Examining criminal records in different states of US

Please Note: The material on this website is provided for informational purposes only. It is not a consumer reporting agency as defined by The Fair Credit Reporting Act and should not be used to determine an individual's eligibility for personal credit or employment, or to assess risk associated with any business transactions such as tenant screening.


One of the many processes in hiring is prescreening and the best example of prescreening is checking for criminal records. These records can help you decide whether the person is reliable or not. This is a part of any standard due diligence check. These records can help you in ensuring your safety and the safety of your loved ones. Not everyone is qualified enough to check the criminal records thoroughly. It is not enough that you perform a prescreen check while hiring. It is also important that you conduct checks at regular intervals to keep your employees from slipping.

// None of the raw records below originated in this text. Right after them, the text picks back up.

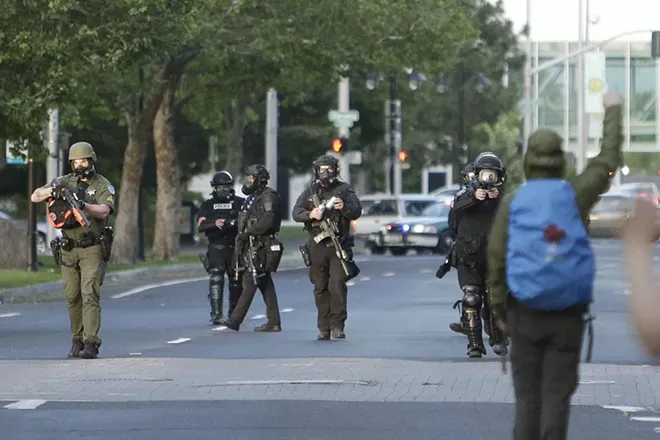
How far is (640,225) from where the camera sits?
178 inches

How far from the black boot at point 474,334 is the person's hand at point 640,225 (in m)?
11.5

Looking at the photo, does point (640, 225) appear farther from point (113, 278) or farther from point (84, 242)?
point (113, 278)

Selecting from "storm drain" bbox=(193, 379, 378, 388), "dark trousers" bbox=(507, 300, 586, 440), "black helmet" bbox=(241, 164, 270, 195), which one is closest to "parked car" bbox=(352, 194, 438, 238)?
"black helmet" bbox=(241, 164, 270, 195)

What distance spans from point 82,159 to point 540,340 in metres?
8.93

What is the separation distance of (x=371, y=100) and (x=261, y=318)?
140 feet

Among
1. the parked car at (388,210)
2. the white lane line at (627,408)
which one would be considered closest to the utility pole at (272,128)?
the parked car at (388,210)

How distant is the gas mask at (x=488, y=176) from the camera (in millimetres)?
15711

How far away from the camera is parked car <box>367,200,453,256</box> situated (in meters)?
46.6

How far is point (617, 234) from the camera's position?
4695mm

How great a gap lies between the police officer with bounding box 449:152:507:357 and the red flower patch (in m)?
8.05

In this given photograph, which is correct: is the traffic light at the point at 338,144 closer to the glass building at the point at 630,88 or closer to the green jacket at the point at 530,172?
the green jacket at the point at 530,172

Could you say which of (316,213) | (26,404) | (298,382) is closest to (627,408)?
(298,382)

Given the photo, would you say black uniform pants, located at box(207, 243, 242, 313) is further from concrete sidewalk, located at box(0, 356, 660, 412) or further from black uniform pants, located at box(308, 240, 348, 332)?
concrete sidewalk, located at box(0, 356, 660, 412)

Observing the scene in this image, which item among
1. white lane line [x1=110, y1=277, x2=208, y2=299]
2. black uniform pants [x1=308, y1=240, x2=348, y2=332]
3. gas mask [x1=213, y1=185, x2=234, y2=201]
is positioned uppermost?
gas mask [x1=213, y1=185, x2=234, y2=201]
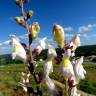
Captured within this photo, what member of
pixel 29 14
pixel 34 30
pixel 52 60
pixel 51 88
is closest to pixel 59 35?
pixel 52 60

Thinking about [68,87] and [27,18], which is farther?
[27,18]

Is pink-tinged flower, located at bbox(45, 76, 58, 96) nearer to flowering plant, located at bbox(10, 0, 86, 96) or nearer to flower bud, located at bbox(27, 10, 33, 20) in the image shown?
flowering plant, located at bbox(10, 0, 86, 96)

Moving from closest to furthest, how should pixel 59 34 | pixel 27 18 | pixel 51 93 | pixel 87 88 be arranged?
1. pixel 59 34
2. pixel 51 93
3. pixel 27 18
4. pixel 87 88

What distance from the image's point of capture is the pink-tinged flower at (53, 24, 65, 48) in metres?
3.19

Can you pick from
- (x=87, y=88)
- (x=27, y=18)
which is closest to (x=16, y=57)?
(x=27, y=18)

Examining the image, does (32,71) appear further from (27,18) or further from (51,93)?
(27,18)

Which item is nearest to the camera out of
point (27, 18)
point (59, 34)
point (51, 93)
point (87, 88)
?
point (59, 34)

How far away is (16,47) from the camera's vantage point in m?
3.45

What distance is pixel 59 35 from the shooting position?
3225mm

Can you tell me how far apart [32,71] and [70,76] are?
412 mm

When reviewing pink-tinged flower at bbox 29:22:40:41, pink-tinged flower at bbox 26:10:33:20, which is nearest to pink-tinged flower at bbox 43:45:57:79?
pink-tinged flower at bbox 29:22:40:41

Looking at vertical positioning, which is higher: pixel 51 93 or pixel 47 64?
pixel 47 64

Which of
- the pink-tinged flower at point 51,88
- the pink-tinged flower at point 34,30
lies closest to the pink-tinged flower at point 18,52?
the pink-tinged flower at point 34,30

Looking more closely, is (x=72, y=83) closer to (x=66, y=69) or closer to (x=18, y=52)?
(x=66, y=69)
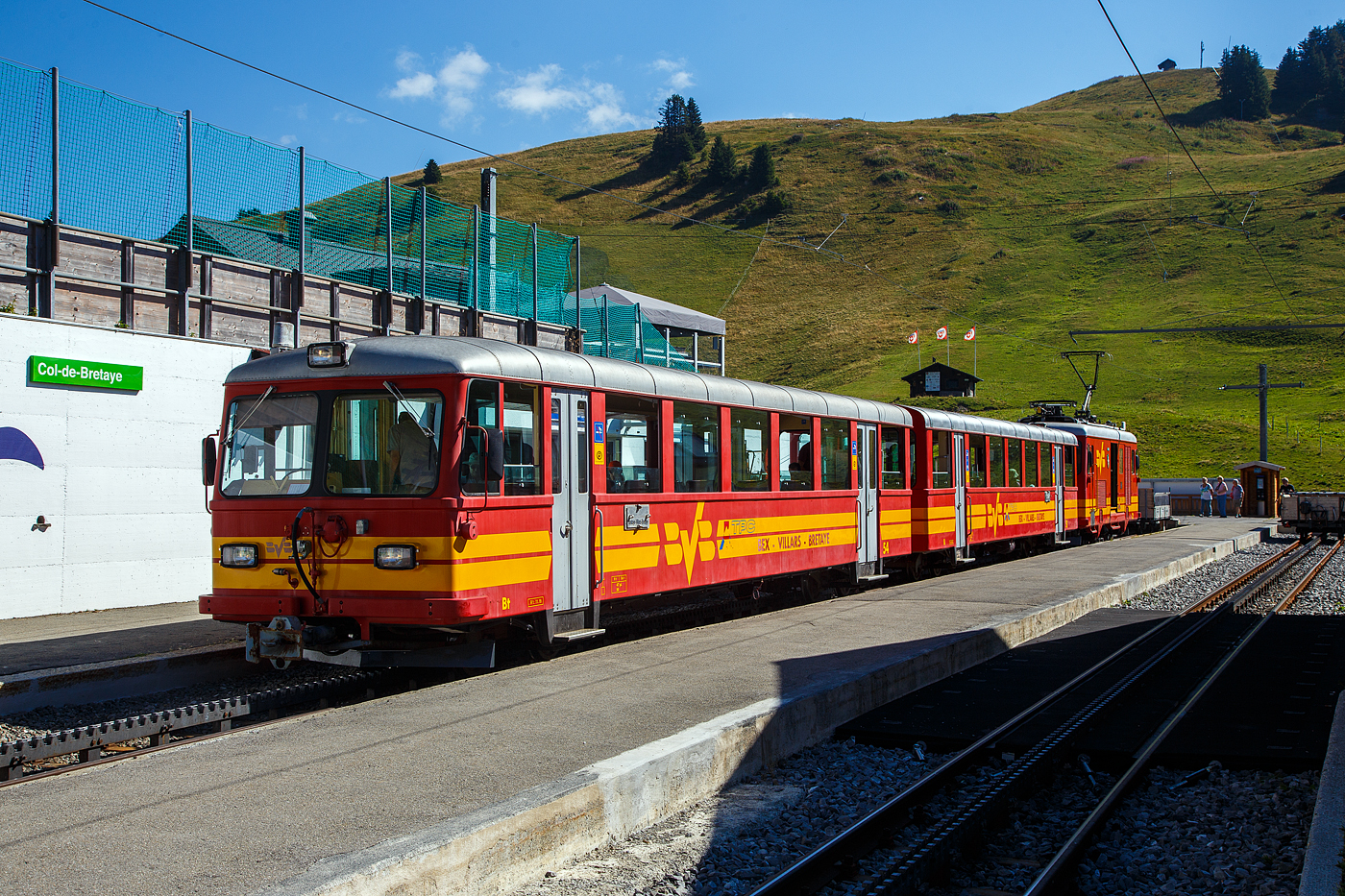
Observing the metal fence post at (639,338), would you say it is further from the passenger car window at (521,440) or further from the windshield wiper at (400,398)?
the windshield wiper at (400,398)

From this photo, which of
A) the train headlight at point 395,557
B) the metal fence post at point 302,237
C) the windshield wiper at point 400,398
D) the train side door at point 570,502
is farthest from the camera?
the metal fence post at point 302,237

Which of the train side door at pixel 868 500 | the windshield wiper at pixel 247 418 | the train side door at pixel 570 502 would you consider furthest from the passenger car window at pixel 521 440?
the train side door at pixel 868 500

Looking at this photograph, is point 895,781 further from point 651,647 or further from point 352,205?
point 352,205

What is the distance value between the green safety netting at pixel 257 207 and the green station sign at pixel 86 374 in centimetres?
170

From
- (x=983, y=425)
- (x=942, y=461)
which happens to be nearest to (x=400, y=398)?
(x=942, y=461)

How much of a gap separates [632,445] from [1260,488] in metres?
44.1

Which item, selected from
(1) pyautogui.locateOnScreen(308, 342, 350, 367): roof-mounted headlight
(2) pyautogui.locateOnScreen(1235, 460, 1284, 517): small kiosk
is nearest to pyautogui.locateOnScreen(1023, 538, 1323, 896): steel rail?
(1) pyautogui.locateOnScreen(308, 342, 350, 367): roof-mounted headlight

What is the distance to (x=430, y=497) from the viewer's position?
850cm

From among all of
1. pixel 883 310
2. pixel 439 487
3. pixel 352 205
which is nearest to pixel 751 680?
pixel 439 487

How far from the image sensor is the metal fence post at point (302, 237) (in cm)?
1584

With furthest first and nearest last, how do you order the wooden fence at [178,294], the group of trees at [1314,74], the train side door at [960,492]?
the group of trees at [1314,74]
the train side door at [960,492]
the wooden fence at [178,294]

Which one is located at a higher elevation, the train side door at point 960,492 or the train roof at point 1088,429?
the train roof at point 1088,429

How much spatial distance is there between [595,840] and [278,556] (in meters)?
4.48

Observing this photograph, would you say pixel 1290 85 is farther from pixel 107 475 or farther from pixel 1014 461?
pixel 107 475
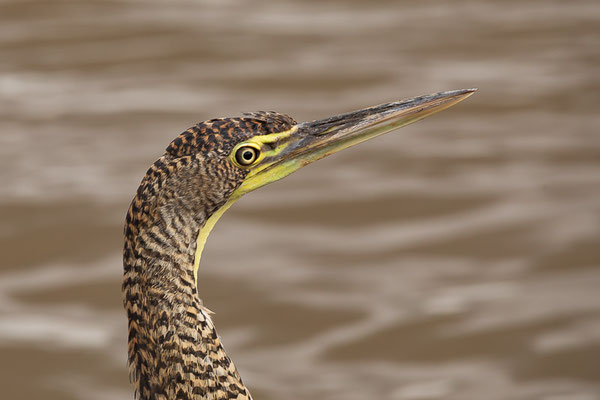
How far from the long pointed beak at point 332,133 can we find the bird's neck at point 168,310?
320 mm

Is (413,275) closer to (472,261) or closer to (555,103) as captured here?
(472,261)

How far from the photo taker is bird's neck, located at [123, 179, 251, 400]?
3.36 metres

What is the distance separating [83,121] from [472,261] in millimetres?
3683

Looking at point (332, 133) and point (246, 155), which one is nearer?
point (246, 155)

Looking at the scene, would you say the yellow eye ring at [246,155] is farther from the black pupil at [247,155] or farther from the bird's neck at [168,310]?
the bird's neck at [168,310]

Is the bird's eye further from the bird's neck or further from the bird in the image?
the bird's neck

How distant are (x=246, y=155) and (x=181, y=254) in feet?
1.39

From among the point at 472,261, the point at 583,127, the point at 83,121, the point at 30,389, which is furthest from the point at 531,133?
the point at 30,389

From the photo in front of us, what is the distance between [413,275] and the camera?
7.09 m

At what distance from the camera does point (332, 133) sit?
378cm

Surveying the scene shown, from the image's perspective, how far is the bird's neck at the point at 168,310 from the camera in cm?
336

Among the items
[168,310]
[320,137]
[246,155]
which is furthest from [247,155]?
[168,310]

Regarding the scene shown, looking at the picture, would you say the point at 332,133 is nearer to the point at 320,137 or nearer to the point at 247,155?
the point at 320,137

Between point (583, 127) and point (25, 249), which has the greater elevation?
point (583, 127)
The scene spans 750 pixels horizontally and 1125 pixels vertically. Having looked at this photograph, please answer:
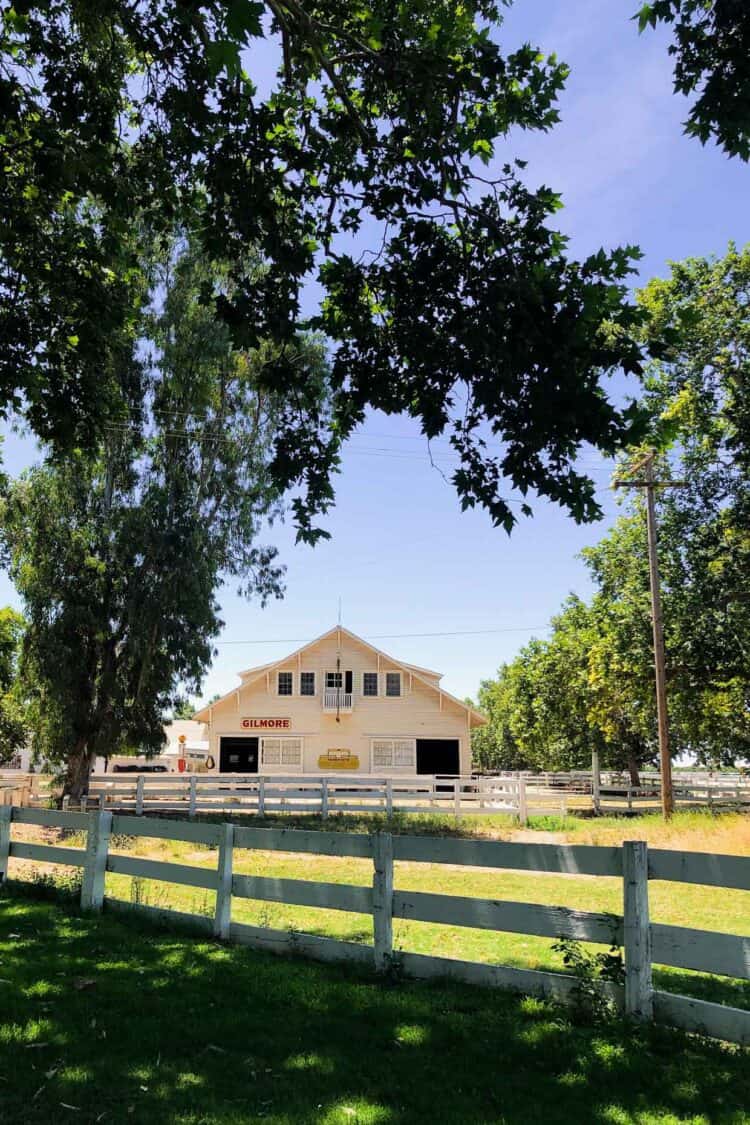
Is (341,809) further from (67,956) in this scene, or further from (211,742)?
(67,956)

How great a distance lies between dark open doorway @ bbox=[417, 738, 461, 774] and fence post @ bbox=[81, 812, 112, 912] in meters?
28.9

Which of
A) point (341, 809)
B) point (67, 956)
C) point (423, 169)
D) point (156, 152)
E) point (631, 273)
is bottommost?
point (341, 809)

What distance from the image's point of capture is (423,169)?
24.4ft

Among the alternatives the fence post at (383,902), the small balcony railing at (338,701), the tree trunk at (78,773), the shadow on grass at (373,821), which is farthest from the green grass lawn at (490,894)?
the small balcony railing at (338,701)

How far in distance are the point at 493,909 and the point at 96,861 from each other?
→ 4819 millimetres

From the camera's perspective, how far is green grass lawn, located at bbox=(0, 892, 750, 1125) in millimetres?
3887

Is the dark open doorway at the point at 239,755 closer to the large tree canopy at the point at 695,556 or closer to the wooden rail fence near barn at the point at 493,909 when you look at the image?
the large tree canopy at the point at 695,556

People often hesitate checking out criminal records, thinking that it is a costly affair. You can look for these records in counties, local towns, etc. These records are a major concern to most of the employers. It would therefore benefit them to be in touch with an organization that can provide these information. It is perfectly legal to discriminate persons based on their criminal records. There are nearly 6000 organizations, which can access these records.
It is the responsibility of every state to maintain these records. Also misusing the access to these records is considered as misdemeanor of class B rating. A state would have records of only those convictions that happened within its jurisdiction. The best way to know more about any person is to check for their criminal records.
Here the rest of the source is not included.